== TEXT ==

>> Begin

It's easier to pull wire while things are open, or at least leave some conduit in place.
 
It'd be wise to pull both CAT5 and regular 2-wire doorbell wire.  And to have the doorbell wire AND transformer positioned somewhere it'd be convenient to eventually wire up for Ethernet.  Better to home-run CAT5 *and* doorbell wire from the bell location back to a central point that also has your networking.  There are some wallbox doorbell transformers that would allow putting it right behind the bell.  This is not ideal if you also want home-run CAT5 or other integrated control.
 

JimS

Active Member
Bill,
 
Thanks for the pointers.  I think I have all that covered.  I am running everything like this back to a "wiring closet".  In this case the walls are high so am planning to put the equipment high on an interior wall.  High enough to be out of the way but not too high to make it difficult to get to when needed - I think about 8 - 10' would be good.  8' step ladder will allow simple access.
 
My main question is what to do on the exterior.  A normal doorbell would just have a small hole for wire behind the button.  Since I am running more wires a box would be handy but doesn't look as clean.  In my bathroom I used a doorbell button and drilled a hole in a blank standard box cover plate.  Worked well and looks reasonable.  But no weather issues there.  The doorbell is under a canopy so fairly well protected so could do that but looking for ideas and other options.
 
If I run a conduit that allows me to change out the wire but I still need a way to terminate it on the exterior in a box or something.
 

pete_c

Guru
Personally I would put a box there where the button will be.   
 
Here had to offset the video doorbell to mounting it on brick and passing the wire from the wood frame that was enclosing a glass side panel.  It is right next to the brick such that I was able to hide wires.

>> End

== DATASET EXTRACT ==

>> Begin

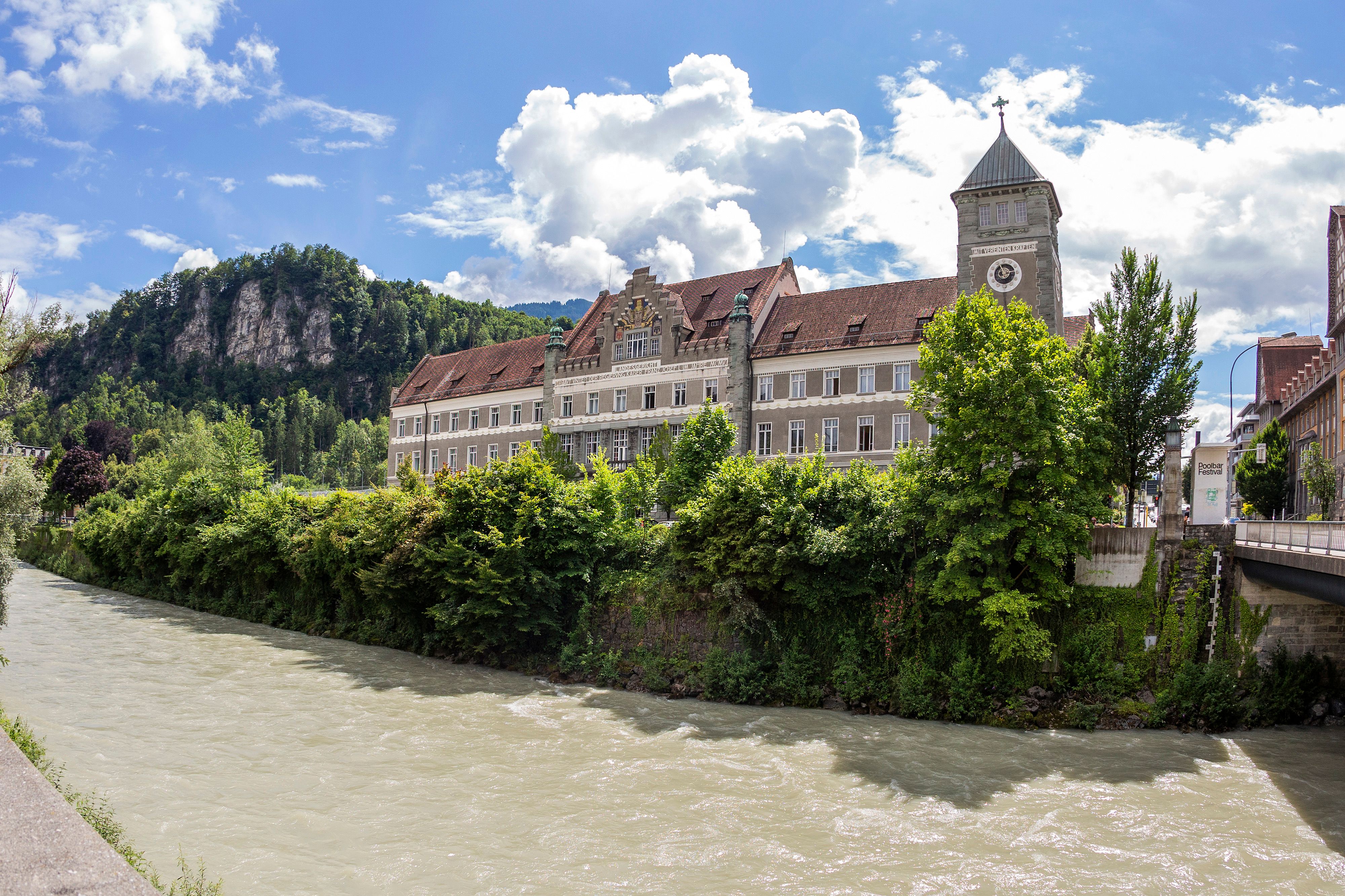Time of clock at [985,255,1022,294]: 11:13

>> End

== GIVEN PROBLEM A ==
Answer these about the doorbell wiring thread:
(i) Which two kinds of wire does the first post recommend pulling?
(ii) At roughly what height does JimS plan to mount the equipment in the wiring closet?
(iii) What would pete_c personally put where the button will be?
== GIVEN PROBLEM B ==
Please go on with the doorbell wiring thread from where it stops.

== EXERCISE ANSWER A ==
(i) CAT5 and regular 2-wire doorbell wire.
(ii) About 8 to 10 feet.
(iii) A box.

== EXERCISE ANSWER B ==
 
In your case for future use I would use an electrical box to home run the wires to then cover it with a matching color of brick / siding.
 

JimS

Active Member
Pete,  Not following you...  If I cover the box with brick/siding how do I get to it?  Maybe a picture would help me.
 

sic0048

Senior Member
pete_c said:
Personally I would put a box there where the button will be.   
 
Here had to offset the video doorbell to mounting it on brick and passing the wire from the wood frame that was enclosing a glass side panel.  It is right next to the brick such that I was able to hide wires.  
 
In your case for future use I would use an electrical box to home run the wires to then cover it with a matching color of brick / siding.
 
I guess it comes down to the structure as many times doors are surrounded by side windows etc and the doorbell is actually mounted on the door trim vs on a wall.
 
I would also be worried that a one gang box would be bigger than a lot of the doorbell cameras out there today.  A wired doorbell station would likely be larger, but any of the wireless doorbell cameras are pretty thin.
 

pete_c

Guru
 If I cover the box with brick/siding how do I get to it? 
 
You do not cover it.  
 
or just pull cat5e and a 2 wire doorbell cable through the siding or brick.
 
Here last three homes had side glass panels framed by wood and all of them had doorbell wire running inside of the wood framing of the side glass panel. All of the houses were brick and the side panels were adjacent to the brick.
 
I had issues with the doorbell button / wires for the regular doorbell.  So in current home the frame of the side panel with the doorbell buttons was adjacent to brick such that the doorbell is mounted in the corner.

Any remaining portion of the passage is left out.